Notaba como mi padre se estaba poniendo más y más nervioso.
—¿Puedes darnos la dirección del lugar?
—¡¿Qué?! No la sé papá. ¿Para qué la quieres?
—Para ir a verte.
—¡No! Estoy bien. Si eso a Nochebuena nos veremos. Es dentro de 3 semanas, así que ya queda poco.
Mi padre suspiró. Sabía que tenía una personalidad dura, y que era díficil hacerle cambiar de opinión pero ahora no podía permitir que vienera a Grindelwald. No estaba preparada, ni yo, ni ellos.
—Umm... De acuerdo. Pero prometenos que nos llamarás más veces.
—Siiiiii. Ahora que ya he recuperado mi móvil siempre que querrais contactar conmigo podréis llamarme ¿de acuerdo?
—De acuerdo.
—Te quiero mucho papá.
—Y yo a tí, cariño. Tu madre y yo estamos muy orgullosos de tí. Eres lo que más queremos en el mundo. Nunca lo olvides.
Me sequé con el dedo, la lágrima que resbalaba por mi mejilla.
—Oh. Papá...
—¿Sí cariño?
—Decidle a Efrén que os haga Skype y podremos hablar por videollamada.

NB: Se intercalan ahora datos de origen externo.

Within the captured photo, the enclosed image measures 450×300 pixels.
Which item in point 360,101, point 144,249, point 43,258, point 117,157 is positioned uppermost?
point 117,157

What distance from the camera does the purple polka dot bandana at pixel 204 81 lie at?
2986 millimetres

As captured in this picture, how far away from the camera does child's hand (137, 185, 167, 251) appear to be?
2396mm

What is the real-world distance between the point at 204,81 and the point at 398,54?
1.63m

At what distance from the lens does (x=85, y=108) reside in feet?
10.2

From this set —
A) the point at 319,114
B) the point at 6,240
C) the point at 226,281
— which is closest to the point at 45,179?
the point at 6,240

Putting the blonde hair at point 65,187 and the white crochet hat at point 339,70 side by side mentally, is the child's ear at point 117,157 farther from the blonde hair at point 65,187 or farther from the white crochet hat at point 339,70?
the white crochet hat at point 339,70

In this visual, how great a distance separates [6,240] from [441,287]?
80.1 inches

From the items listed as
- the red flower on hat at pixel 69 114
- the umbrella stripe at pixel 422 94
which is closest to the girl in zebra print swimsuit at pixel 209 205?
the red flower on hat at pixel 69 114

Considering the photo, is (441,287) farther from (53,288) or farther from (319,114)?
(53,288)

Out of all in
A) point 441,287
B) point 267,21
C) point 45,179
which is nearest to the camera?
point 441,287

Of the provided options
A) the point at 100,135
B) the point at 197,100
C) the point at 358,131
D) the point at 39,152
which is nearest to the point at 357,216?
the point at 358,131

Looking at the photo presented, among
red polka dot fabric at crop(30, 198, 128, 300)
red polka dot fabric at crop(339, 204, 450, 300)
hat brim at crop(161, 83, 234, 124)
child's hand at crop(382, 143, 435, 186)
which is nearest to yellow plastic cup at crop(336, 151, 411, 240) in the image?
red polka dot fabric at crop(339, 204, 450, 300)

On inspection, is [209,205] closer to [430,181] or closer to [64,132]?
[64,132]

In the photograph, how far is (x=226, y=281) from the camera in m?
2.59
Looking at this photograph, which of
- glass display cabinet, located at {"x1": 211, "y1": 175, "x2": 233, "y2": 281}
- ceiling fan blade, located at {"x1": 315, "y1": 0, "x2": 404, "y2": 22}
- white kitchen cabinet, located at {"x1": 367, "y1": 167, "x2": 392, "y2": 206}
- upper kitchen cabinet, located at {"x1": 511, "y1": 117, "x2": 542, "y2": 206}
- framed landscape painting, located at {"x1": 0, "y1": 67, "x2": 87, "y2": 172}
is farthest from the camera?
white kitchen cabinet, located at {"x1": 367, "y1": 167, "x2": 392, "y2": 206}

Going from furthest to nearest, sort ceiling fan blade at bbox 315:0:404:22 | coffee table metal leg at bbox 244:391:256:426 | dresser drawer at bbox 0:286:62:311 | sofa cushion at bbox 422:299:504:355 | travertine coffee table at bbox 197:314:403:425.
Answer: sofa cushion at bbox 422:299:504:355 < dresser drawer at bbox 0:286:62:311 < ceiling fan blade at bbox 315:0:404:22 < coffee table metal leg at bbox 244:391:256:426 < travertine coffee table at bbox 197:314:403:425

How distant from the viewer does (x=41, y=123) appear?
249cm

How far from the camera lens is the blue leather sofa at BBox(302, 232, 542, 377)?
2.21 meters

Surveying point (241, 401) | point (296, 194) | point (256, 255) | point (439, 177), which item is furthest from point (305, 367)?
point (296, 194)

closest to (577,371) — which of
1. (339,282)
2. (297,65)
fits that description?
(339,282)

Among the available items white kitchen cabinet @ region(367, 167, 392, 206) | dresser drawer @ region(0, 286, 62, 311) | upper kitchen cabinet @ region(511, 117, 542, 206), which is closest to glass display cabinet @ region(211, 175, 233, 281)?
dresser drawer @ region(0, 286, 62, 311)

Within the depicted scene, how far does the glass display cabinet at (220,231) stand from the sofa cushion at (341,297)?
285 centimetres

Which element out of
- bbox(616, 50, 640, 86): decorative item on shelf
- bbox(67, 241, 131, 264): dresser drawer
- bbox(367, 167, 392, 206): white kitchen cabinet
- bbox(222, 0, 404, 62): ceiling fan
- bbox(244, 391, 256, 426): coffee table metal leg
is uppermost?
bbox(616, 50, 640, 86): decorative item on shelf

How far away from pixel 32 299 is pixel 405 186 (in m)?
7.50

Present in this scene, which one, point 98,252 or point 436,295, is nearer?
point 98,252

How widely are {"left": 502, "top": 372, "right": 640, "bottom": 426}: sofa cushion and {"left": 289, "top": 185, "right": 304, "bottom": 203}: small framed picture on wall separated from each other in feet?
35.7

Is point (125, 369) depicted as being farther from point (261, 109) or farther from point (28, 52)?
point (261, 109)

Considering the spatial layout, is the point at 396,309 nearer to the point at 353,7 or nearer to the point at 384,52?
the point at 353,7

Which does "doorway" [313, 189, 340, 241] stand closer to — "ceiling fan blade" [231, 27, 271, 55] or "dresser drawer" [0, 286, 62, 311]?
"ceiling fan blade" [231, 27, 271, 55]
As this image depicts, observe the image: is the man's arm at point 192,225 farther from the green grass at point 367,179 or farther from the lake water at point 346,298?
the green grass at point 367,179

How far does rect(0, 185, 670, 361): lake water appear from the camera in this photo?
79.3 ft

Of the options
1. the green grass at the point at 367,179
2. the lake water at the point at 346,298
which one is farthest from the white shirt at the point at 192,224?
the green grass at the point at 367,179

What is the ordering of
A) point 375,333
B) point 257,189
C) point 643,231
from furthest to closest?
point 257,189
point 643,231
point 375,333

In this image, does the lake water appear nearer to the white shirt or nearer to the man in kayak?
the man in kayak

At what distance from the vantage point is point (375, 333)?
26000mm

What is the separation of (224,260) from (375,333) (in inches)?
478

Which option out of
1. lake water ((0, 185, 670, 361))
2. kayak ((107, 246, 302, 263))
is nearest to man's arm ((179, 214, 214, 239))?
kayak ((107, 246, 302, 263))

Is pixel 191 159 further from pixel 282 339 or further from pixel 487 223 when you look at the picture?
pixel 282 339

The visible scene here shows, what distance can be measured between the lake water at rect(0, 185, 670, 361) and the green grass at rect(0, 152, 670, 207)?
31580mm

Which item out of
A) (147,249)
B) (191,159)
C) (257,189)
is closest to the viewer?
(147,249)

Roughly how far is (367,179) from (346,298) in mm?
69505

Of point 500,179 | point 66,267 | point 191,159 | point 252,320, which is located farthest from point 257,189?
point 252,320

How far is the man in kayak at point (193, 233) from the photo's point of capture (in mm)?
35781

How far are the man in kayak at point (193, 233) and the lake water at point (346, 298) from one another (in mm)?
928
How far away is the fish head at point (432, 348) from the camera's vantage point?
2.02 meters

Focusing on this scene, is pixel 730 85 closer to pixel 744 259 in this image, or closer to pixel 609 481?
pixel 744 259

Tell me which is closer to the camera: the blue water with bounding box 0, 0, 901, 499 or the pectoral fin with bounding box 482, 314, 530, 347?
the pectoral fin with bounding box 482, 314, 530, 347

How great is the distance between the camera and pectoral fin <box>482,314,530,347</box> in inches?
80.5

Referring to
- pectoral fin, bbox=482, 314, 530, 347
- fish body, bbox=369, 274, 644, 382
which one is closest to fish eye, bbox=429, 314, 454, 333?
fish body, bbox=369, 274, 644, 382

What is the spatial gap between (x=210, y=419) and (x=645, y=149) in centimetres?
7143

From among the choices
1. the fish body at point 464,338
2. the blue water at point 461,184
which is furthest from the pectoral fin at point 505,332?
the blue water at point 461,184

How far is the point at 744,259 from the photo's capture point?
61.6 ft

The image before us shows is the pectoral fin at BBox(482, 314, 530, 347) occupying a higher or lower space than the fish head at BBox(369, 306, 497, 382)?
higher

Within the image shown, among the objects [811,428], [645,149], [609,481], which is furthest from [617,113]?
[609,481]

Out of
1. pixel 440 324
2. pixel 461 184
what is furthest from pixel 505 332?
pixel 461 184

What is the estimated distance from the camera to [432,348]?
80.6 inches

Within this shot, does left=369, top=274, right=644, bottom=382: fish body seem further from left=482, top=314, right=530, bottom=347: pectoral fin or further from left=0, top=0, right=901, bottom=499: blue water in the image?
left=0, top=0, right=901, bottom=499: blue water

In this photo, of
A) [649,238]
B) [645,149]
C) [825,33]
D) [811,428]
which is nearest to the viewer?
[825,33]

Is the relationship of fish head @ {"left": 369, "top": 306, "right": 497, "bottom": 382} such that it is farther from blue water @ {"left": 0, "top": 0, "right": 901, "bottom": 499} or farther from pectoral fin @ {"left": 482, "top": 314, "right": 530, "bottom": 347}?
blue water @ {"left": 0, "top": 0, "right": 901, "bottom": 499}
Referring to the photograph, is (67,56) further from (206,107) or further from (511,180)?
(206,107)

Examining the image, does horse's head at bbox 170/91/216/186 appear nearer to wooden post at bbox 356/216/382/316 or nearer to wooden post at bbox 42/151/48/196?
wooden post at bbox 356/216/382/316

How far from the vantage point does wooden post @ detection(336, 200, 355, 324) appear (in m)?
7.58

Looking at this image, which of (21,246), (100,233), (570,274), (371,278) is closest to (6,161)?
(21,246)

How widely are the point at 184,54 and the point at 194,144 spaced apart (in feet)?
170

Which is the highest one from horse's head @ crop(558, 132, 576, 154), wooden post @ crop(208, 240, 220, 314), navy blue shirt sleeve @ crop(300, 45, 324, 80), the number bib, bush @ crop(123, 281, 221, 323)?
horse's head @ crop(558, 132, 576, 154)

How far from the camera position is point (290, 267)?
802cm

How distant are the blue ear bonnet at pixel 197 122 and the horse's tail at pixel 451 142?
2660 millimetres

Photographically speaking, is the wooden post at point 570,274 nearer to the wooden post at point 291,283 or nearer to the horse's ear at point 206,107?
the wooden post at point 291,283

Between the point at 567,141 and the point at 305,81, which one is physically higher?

—De acuerdo. Solo llegue se lo diremos.
—Bueno... Me alegro de que esteis bien. Dadle recuerdos a la abuela y a Leotitos y ya hablamos, ¿de acuerdo?
—De acuerdo.
—Te quiero mi niña.
—Te quiero papá.
Y colgué.
Dejé el teléfono sobre la mesita, me hice un ovillo y me puse a llorar. Hablar con mis padres había sido muy duro, ya que había reavivado las ganas de verlos. Tendría que hablar con Patrick para arreglarlo. Quería verles y me daba igual si ellos venían aquí o iba yo, pero no quería estar más tiempo alejada de mis padres. ¿Si hablara con Efrén me sentiría igual o peor? No lo sabía pero tampoco tenía ganas de saberlo. La conversación con mis padres ya había sido dura de por sí y no tenía ganas de más hasta dentro de un tiempo. Me incorporé, me abroché la chaqueta, me guardé el móvil en uno de los bolsillos con cremallera de esta, y me abrigué con el anorak. Me fuí al baño a peinarme y a lavarme la cara. Cuando salí ya tenía mejor cara y mi humor había mejorado bastante. Salí de mi habitación y me fuí a dar una vuelta.